#### Captioned web image data:
╔══
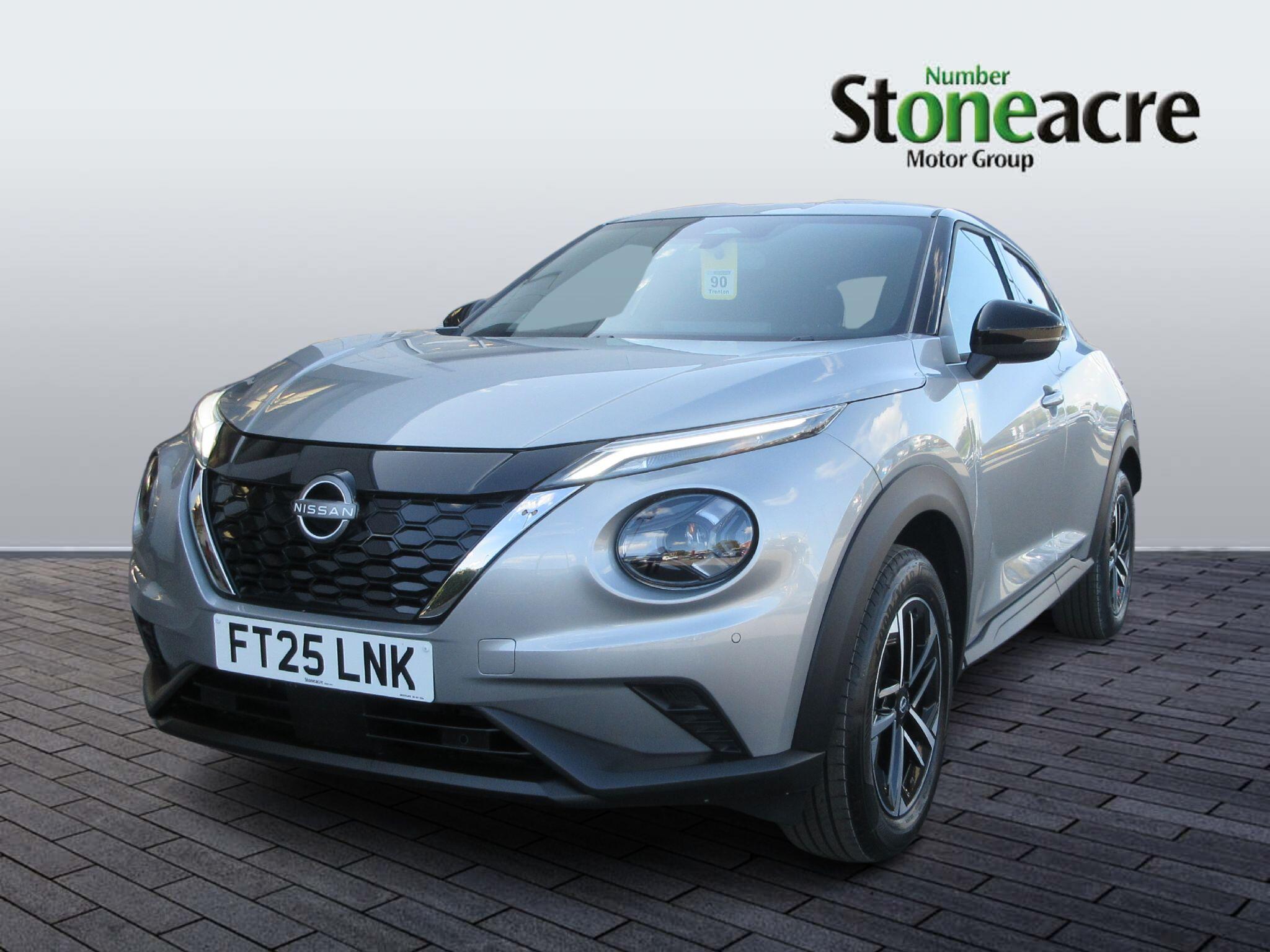 Nissan Juke Hybrid 1.6 N-Connecta Auto Euro 6 5dr FT25LNK Image 3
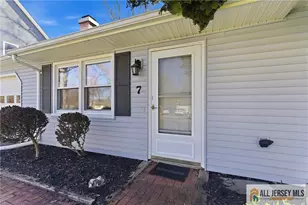 7 Brook Hollow Rd, Piscataway Township, NJ 08854 - Photo 4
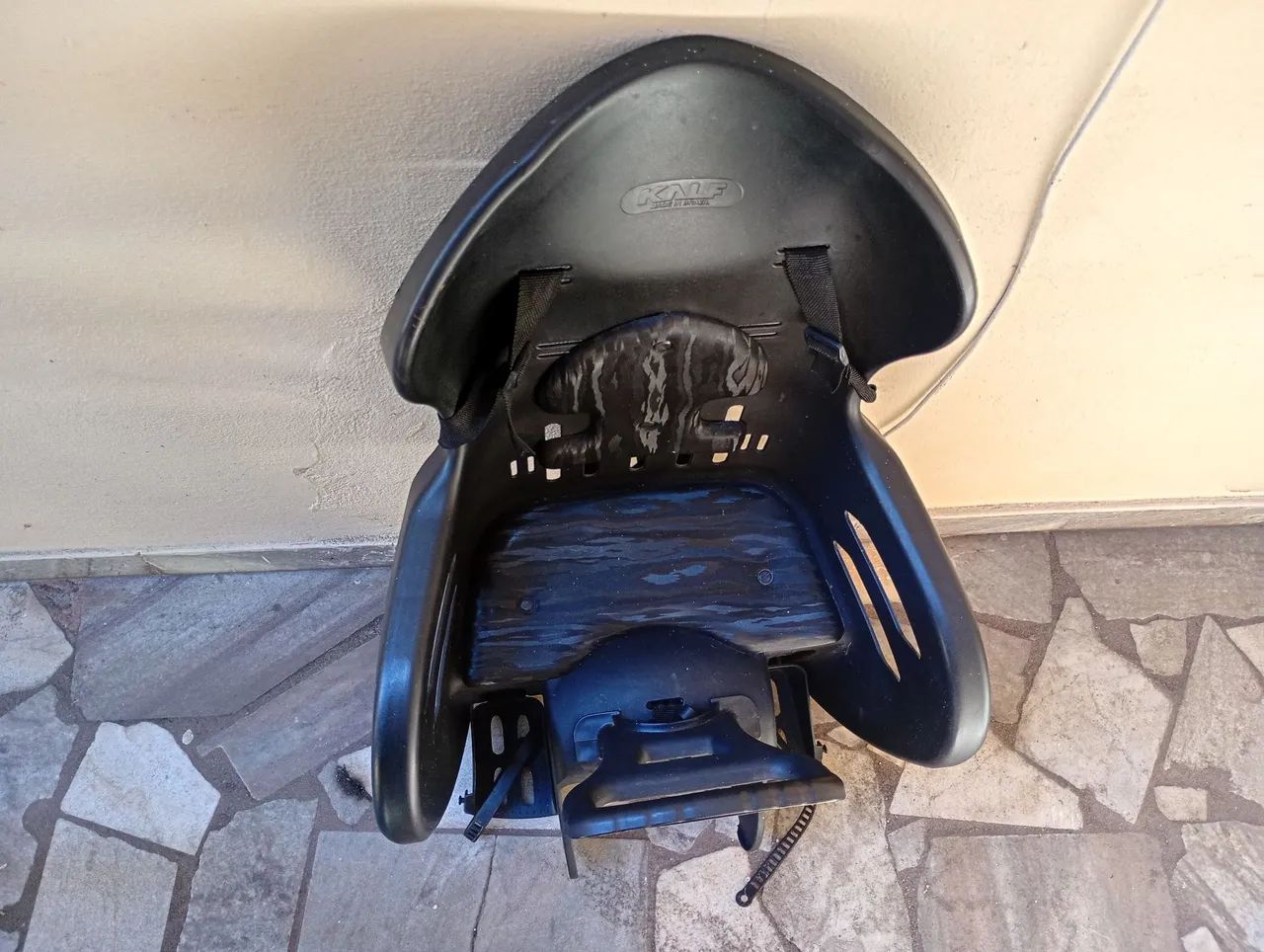 Cadeirinha para bicicleta com bagageiro e suporte. - Foto 4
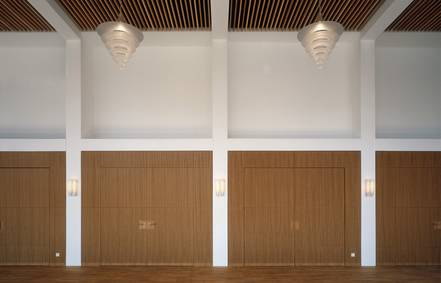 Haus der Evangelischen Kirche Wiesbaden Saaltüren akkustisch wirksame Wand- und Deckenpaneele
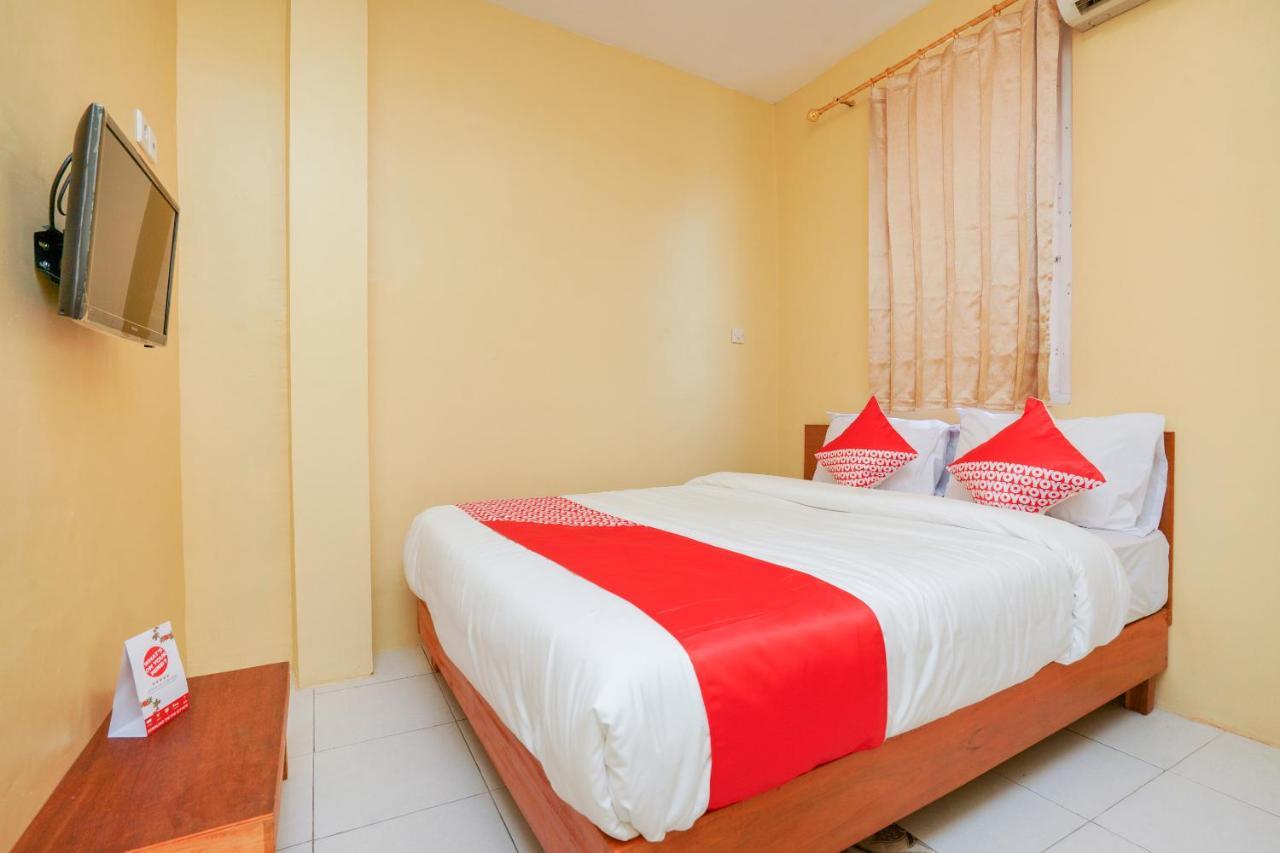 Oyo 2656 Az Zahra Residence Syariah Surabaya Ngoại thất bức ảnh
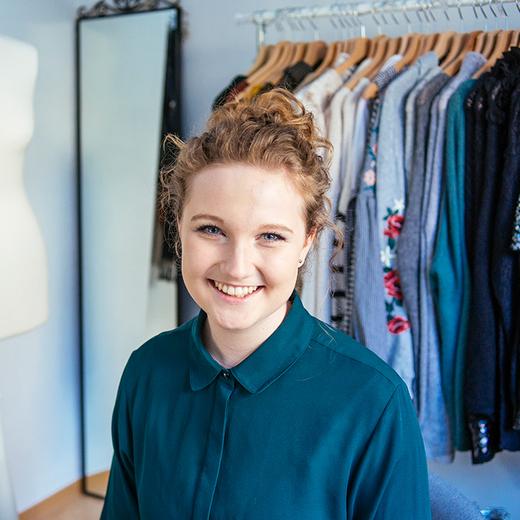 Portrait einer ehemaligen Schülerin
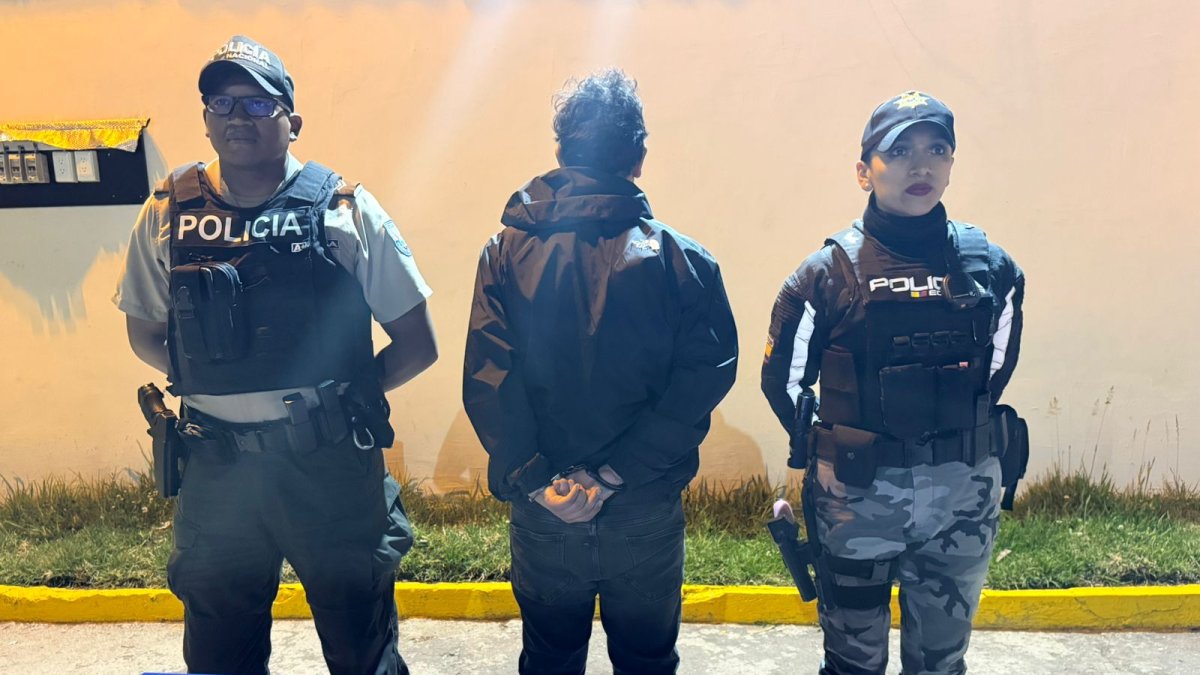 Alerta por mujer retenida terminó con un detenido y un revólver decomisado, en Quito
╚══
#### What needs to be done:
The pictures alone are to be left out when the data above is copied; all else must match exactly.

#### Task output:
 Nissan Juke Hybrid 1.6 N-Connecta Auto Euro 6 5dr FT25LNK Image 3
 7 Brook Hollow Rd, Piscataway Township, NJ 08854 - Photo 4
 Cadeirinha para bicicleta com bagageiro e suporte. - Foto 4
 Haus der Evangelischen Kirche Wiesbaden Saaltüren akkustisch wirksame Wand- und Deckenpaneele
 Oyo 2656 Az Zahra Residence Syariah Surabaya Ngoại thất bức ảnh
 Portrait einer ehemaligen Schülerin
 Alerta por mujer retenida terminó con un detenido y un revólver decomisado, en Quito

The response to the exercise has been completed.